TRINITY, TRINITY, TRINITY

by Erika Kobayashi ; translated by Brian Bergstrom

Pub Date: June 28th, 2022
ISBN: 978-1-662-60115-6
Publisher: Astra House

Japanese senior citizens become possessed by the spirit of radiation.

Japanese author and visual artist Kobayashi’s first novel to be published in English unfolds from the perspective of an unnamed divorcée who lives in a Tokyo apartment with her mother, her younger sister, and her 13-year-old daughter. Though everyone in the city is excited for the impending 2020 Olympics, tensions are running high due to Trinity—a previously unknown ailment with unclear causes that is plaguing the elderly. The condition initially presents as dementia, but as it progresses, those afflicted pick up shiny black rocks from the ground, which they hold to their ears as though listening to them speak. The individuals then begin hoarding radioactive objects, behaving erratically, and spouting impossibly detailed, seemingly firsthand knowledge about radiation’s discovery and world events in which the particles have played a role.

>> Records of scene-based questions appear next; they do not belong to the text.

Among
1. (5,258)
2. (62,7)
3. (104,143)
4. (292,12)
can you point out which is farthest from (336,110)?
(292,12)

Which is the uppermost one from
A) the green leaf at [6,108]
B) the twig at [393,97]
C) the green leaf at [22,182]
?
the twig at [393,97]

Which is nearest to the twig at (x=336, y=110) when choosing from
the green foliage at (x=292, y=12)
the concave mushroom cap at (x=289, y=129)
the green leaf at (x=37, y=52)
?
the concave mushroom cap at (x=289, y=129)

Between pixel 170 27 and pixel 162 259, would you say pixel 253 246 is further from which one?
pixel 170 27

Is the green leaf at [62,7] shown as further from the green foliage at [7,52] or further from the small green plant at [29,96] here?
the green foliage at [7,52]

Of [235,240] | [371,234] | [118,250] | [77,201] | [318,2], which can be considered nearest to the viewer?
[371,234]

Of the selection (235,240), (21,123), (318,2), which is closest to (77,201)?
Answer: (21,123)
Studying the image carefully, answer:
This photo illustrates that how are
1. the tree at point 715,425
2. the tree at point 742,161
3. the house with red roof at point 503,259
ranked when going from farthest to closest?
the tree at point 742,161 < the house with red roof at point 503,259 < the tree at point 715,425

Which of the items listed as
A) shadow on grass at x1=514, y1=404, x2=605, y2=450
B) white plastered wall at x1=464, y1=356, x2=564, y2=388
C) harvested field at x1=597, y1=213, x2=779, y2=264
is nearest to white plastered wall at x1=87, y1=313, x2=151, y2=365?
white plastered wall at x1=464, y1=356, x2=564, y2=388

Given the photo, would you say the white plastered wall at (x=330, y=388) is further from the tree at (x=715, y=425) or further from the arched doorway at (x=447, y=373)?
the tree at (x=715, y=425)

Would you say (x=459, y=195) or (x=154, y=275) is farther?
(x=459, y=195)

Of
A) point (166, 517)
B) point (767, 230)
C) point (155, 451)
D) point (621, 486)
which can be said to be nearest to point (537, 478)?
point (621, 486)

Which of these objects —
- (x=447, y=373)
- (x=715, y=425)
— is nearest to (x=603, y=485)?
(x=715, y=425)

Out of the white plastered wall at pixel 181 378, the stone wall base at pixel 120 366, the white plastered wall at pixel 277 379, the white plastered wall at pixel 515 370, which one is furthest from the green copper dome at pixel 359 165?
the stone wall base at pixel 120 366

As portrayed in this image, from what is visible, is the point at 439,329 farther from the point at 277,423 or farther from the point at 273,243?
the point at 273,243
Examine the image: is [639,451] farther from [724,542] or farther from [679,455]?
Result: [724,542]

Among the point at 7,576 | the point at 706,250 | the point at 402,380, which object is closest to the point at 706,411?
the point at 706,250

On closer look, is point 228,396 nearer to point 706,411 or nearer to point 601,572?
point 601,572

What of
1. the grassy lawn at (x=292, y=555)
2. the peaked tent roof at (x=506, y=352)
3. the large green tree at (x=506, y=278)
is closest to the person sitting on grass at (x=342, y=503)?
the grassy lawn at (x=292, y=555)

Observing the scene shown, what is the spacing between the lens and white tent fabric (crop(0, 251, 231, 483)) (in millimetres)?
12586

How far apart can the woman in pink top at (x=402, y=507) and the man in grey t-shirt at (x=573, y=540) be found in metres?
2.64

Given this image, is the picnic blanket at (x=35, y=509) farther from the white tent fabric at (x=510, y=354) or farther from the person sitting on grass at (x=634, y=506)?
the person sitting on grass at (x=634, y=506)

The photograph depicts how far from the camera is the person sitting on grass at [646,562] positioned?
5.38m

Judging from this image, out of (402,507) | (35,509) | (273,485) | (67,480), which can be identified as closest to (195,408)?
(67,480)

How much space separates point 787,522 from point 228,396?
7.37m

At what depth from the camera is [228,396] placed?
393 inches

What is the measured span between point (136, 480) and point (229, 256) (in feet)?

Given the relative recency of the Fukushima nuclear disaster, the public treats those who are “going Trinity” as potential terrorists, so the protagonist panics when her mother starts showing symptoms and then disappears from her bed. Though Kobayashi’s core conceit is intriguing, the book as a whole lacks focus and direction. A subplot involving the narrator’s waning fertility and increasingly desperate use of a cybersex app also called Trinity feels hastily appended and tonally jarring, while efforts to thematically link Greek myth, Olympic history, and the nuclear arms race feel unnecessarily contrived. Choppy, digressive narration only compounds the fragmentation.

An ambitious but muddled meditation on the Atomic Age.